Cutting plywood sheets can be dangerous. Remember to wear safety goggles and be very careful with the blade. Kickback is a risk, especially when using a table saw, so it's essential to pay attention and be careful.
It's also a good idea to keep your work area clean and tidy. Pay attention to where the power cord is at all times.
Types of cuts
When cutting plywood, you'll probably be making two types of cuts. Rip cuts go with the grain, while cross cuts go across the grain. Crosscuts can easily lead to tearing out, the problem where the wood fibres stick out and ruin your clean straight edge. We'll take a look at some ways to avoid this below.
What sort of blade should I use?
Using the correct blade is essential to avoid tear outs. You'll need a saw blade with a high number of fine teeth per inch. Blades with a higher bevel angle are also helpful for cutting through the wood accurately.
Which side of the plywood should I cut on?
The side of the plywood you have facing up depends on the type of saw you are using. You want the blade to enter the wood on the flawless face (A side)and leave it on the bad face (B side).
Circular saw: the good side facing down
Table saw: the good side facing up
Hand saw: depends on the saw type and how you are cutting.
Tip #1: Score the cut and use painter's tape
For a great, clean cut, it helps to score the cut line before you start using your saw. This means using a utility knife to make an indent along the line before cutting it properly.

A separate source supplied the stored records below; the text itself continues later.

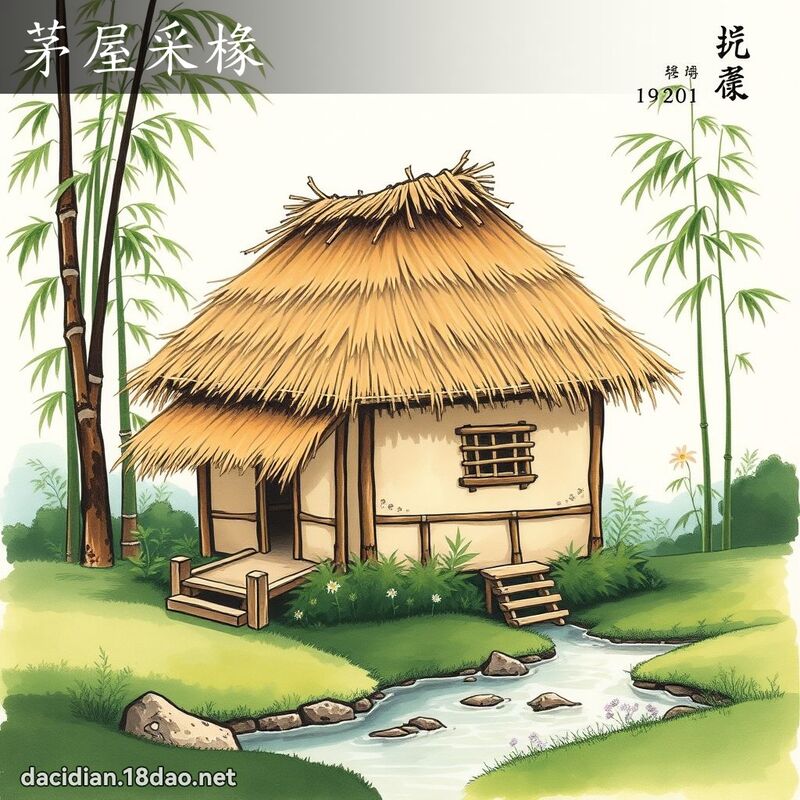 茅屋采椽 配图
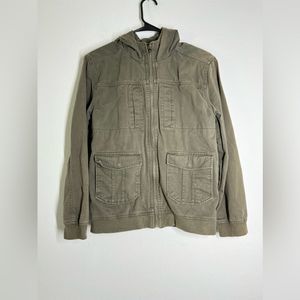 Kids Olive Green Hooded Jacket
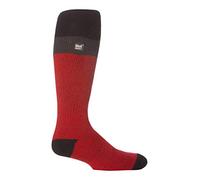 Heat Holders - Hombre Altos Termicos Calcetines Esqui para Frio Extremo (39/45, Red/Black)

Blue painter's tape can be used when cutting plywood with a circular saw or table saw to hold the fibres of the wood together and reduce the risk of splintering. Place the masking tape over the cut mark on both sides of the plywood. Remember to peel off the masking tape slowly to avoid splinters.
Tip #2: Measure twice, cut once
This is the classic woodworking rule: always measure twice and cut once. Double-checking your measurements reduces the risk of making an incorrect cut and being able to fix it by buying new materials.